Let's fix your
enterprise GTM

GTM HQ helps Series A through C AI and B2B software companies globally build a predictable pipeline of Fortune 500 and enterprise opportunities through motion clarity, buyer mapping, and senior-led account intelligence.

You don't have a predictable pipeline of enterprise opportunities.

You have a list of names and a lot of effort.

You've hired SDRs. You've bought Outreach and Apollo. You've run ABM campaigns. You've sponsored conferences. You've worked through your investors' warm introductions. You've followed the CRO playbook from your last B2B SaaS company.

The pipeline still doesn't compound.

The forecast is theater. The pipeline is a list of hopes attached to names. The board meeting is a recitation of activity, not a read on the business.

You don't have a GTM problem. You have a motion problem you haven't named yet.

Most companies cannot tell you their NER or their ERR.

Enterprise GTM is measured in the wrong unit. ARR growth and NRR are SaaS-era metrics. They conflate two motions that operate by completely different mechanics,  winning new logos and expanding existing accounts.

At GTM HQ, we measure enterprise GTM against three metrics. Together they tell you whether your enterprise motion is compounding, stable, or structurally broken.
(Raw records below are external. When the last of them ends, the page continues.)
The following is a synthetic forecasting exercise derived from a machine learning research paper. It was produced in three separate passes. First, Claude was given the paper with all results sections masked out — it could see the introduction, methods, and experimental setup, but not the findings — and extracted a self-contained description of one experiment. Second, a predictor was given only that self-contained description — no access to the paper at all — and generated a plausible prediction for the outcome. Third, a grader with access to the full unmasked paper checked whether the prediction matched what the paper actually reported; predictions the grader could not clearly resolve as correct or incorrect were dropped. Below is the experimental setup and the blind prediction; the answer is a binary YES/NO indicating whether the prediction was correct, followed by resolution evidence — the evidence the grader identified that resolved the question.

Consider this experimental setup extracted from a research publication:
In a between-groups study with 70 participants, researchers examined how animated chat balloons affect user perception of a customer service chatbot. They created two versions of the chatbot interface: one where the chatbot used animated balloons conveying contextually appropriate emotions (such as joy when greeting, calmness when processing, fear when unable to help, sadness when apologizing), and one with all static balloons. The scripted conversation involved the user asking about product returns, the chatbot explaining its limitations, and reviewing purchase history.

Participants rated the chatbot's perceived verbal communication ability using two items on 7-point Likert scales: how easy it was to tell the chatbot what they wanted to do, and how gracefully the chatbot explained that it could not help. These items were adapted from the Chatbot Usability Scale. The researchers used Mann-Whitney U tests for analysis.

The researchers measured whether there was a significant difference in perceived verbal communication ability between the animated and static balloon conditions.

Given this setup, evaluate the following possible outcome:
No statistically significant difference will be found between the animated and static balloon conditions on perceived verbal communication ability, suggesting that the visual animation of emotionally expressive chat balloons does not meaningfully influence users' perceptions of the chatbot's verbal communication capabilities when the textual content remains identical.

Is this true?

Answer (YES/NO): YES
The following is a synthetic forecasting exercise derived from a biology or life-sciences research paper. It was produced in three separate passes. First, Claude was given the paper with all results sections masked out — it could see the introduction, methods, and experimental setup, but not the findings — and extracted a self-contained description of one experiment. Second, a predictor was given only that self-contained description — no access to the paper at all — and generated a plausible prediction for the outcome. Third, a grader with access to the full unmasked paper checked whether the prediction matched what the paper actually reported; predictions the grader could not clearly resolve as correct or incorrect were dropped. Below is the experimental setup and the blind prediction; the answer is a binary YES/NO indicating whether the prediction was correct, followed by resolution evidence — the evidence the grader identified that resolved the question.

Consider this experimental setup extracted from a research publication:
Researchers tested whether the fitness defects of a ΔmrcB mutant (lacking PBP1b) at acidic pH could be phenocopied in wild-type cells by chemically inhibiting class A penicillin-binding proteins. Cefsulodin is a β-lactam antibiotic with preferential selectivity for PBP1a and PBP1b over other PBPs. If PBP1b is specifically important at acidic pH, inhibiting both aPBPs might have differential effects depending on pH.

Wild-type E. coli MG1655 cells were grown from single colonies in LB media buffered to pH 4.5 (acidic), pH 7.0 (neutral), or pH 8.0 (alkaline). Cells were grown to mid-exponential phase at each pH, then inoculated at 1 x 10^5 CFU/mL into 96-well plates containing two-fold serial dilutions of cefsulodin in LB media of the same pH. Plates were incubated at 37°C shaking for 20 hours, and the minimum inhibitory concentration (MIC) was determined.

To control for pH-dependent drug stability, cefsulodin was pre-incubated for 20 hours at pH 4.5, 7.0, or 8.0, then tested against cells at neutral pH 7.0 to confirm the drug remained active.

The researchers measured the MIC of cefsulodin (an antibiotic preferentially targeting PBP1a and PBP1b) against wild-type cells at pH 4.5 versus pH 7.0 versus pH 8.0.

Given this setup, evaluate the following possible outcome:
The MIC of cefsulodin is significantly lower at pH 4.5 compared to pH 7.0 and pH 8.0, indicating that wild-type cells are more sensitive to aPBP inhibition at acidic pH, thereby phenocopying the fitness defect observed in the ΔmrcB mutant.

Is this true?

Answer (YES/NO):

NER — New Enterprise Revenue

The sum of first-year contracted ACV from enterprise logos closed in the period. Enterprise here means ACV of at least $25,000 and account revenue of at least $500M.

ERR — Enterprise Revenue Retention

Standard NRR formula applied to the enterprise cohort only. Above 130% means the cohort is compounding. 100–130% is stable. Below 100% is structural failure.

NERE — Net Enterprise Revenue Expansion

The rate at which existing enterprise accounts grow their spend over time, independent of new acquisition. For companies running outcome-based pricing or land-and-expand motions, this is where most of the revenue compounding lives.

Three layers. One motion that compounds.

Account selection, account intelligence, and senior-led motion coaching,  the three layers of work that turn a named-account list into closed enterprise revenue.

Most enterprise GTM programs treat these as three separate problems handled by three separate teams. RevOps builds the target list. SDRs and AEs research the accounts. Sales leadership coaches the deals. The work is fragmented across functions, the artifacts don't talk to each other, and the senior conversations land without the depth the buying committee expects.

We run the three layers as one system. The list informs the intelligence. The intelligence shapes the motion. The motion is coached at the altitude the enterprise actually buys at. Each layer compounds on the one before it, and senior time gets spent where it changes the outcome.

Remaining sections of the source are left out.